Wednesday, November 02, 2011

Imagery


 Imagery has long been a primary skill of high profile sports competitors like Tiger Woods and Michael Johnson. Yet, traditionally, the value of imagery in the training of singers has been regarded simply as a useful tool to increase dramatically their interpretive skills, probably by at least fifty percent. Alma Thomas and I, after many years of combined experience teaching singers to utilize imagery in far reaching ways, propose that imagery skills have more than one application and offer a myriad of benefits. Far more than increasing singers’ interpretive skills, imagery strongly supports a singer’s ability to give an elite performance by promoting correct performance thinking. Imagery facilitates singers’ capacity to modify their vocal skills toward improvement when that proves necessary.
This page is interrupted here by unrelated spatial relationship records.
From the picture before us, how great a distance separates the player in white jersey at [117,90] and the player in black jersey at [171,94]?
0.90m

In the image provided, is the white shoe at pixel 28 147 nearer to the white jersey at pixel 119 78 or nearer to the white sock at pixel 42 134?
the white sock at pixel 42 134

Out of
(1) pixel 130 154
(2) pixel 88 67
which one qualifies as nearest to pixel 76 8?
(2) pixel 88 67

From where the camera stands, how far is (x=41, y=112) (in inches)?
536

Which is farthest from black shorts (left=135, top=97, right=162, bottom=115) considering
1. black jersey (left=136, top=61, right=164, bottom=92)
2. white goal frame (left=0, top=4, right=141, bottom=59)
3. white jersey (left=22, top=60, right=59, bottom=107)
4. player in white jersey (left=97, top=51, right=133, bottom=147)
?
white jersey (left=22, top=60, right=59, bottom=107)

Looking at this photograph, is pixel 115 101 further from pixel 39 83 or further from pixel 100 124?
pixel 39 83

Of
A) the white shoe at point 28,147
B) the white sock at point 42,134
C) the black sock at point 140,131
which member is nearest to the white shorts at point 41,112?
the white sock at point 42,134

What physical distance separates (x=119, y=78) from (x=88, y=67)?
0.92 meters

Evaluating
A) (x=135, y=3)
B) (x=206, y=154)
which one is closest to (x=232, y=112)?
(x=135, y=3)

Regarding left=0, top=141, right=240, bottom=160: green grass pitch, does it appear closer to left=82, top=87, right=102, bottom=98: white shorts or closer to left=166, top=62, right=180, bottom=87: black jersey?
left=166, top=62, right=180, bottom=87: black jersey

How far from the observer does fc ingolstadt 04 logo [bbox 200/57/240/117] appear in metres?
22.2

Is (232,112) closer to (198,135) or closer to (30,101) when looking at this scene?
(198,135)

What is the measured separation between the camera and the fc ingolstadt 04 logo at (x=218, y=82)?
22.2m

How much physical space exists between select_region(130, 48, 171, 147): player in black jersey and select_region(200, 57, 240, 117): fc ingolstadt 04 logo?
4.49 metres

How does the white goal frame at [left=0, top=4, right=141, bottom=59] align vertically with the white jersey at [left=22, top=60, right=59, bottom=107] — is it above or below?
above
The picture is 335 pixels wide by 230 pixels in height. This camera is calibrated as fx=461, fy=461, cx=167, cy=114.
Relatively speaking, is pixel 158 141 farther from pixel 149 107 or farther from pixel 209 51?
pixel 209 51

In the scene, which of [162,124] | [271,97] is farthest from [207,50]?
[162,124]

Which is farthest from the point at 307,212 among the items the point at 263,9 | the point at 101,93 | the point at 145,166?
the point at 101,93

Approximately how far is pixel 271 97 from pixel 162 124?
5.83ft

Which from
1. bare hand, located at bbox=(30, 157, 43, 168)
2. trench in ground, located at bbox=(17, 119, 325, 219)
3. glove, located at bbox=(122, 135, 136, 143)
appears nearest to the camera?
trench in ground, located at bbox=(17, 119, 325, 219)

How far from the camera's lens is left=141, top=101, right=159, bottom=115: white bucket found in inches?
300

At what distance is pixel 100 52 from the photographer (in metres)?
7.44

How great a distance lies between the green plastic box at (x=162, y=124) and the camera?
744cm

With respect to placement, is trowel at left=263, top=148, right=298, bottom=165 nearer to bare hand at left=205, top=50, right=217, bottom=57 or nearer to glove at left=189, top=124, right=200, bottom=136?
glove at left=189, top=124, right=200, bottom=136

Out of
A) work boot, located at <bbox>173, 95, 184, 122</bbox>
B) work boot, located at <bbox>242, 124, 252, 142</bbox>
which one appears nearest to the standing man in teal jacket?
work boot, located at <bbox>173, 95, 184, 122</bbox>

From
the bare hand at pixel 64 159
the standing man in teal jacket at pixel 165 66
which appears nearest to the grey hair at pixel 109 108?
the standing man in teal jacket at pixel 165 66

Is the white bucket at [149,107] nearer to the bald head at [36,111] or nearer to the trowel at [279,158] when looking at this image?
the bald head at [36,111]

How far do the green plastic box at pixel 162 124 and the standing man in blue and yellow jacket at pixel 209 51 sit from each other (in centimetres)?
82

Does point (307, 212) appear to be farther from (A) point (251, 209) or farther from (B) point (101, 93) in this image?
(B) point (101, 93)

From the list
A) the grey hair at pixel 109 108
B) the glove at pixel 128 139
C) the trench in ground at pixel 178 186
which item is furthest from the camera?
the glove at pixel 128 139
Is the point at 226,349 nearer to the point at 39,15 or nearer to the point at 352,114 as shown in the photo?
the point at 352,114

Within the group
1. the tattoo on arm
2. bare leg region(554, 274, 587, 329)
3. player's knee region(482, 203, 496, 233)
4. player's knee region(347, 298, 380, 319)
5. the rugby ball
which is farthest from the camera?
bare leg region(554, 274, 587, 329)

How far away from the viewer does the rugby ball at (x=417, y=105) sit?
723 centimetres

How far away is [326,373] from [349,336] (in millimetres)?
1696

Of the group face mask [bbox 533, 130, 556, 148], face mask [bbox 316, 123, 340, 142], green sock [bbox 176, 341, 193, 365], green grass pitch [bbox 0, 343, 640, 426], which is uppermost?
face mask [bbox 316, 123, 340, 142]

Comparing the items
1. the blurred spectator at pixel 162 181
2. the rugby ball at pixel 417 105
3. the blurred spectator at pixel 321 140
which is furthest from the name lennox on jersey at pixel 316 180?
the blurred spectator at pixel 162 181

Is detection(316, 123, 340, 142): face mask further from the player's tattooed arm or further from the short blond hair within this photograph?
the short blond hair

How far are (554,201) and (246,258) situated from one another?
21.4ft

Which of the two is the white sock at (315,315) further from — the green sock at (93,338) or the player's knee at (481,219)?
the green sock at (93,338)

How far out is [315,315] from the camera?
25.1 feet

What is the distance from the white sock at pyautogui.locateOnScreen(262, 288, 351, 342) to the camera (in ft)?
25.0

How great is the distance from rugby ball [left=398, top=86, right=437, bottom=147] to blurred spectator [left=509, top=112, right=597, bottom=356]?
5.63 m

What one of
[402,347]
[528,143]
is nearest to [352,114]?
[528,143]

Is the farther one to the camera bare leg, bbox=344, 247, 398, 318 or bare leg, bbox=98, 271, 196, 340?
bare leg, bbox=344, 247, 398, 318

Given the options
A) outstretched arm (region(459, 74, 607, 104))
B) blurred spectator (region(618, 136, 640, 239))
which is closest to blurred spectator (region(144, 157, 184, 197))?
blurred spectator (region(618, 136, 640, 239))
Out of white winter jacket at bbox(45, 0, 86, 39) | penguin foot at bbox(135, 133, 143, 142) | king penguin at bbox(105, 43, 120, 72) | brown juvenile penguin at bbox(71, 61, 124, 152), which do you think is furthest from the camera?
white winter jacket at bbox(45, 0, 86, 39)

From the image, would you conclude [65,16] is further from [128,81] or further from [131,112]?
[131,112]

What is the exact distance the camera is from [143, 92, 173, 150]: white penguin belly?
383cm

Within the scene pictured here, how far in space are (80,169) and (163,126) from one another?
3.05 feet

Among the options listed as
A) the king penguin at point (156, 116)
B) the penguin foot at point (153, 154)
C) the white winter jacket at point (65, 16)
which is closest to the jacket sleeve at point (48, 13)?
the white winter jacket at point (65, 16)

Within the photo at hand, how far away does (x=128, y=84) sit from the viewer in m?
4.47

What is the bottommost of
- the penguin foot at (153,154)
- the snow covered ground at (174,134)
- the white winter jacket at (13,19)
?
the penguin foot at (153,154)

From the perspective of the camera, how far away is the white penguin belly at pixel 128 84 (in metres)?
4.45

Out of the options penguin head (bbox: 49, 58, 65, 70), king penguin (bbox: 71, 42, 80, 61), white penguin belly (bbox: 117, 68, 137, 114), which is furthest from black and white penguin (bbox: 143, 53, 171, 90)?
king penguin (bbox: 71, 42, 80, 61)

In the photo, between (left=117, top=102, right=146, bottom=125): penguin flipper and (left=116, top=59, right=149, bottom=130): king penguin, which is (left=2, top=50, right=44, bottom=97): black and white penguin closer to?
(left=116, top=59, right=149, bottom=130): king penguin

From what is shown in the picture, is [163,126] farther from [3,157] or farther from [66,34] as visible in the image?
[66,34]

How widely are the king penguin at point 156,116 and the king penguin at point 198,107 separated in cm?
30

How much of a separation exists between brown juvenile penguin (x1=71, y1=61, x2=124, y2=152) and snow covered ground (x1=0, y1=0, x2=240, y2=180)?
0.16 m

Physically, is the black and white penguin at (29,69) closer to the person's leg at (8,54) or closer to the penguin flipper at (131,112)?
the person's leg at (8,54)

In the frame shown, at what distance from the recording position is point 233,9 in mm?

Imagery enables a singer to practice proficiently and to reduce musical problems to a manageable entity. Imagery provides singers with a method of avoiding distractions during performance. Imagery allows a singer to rehearse silently on those many occasions when that is useful. Imagery helps makes it possible for singers to do under the stress of performance what they have been doing in rehearsal. Imagery can even be utilized to work at controlling singers’ performance anxiety levels.

           Our theory, based upon eleven years of shared work as the only known voice teacher/ performance psychologist team, states that imaging for singers can be described as a “method of using all the senses to create or re-create an experience in the mind.” It is clear that those singers fare better in their careers who have acquired a heightened awareness of all their senses: of visual, auditory, and tactile stimuli, of kinesthetic feedback signals, of taste and smell—and are skillful in their use.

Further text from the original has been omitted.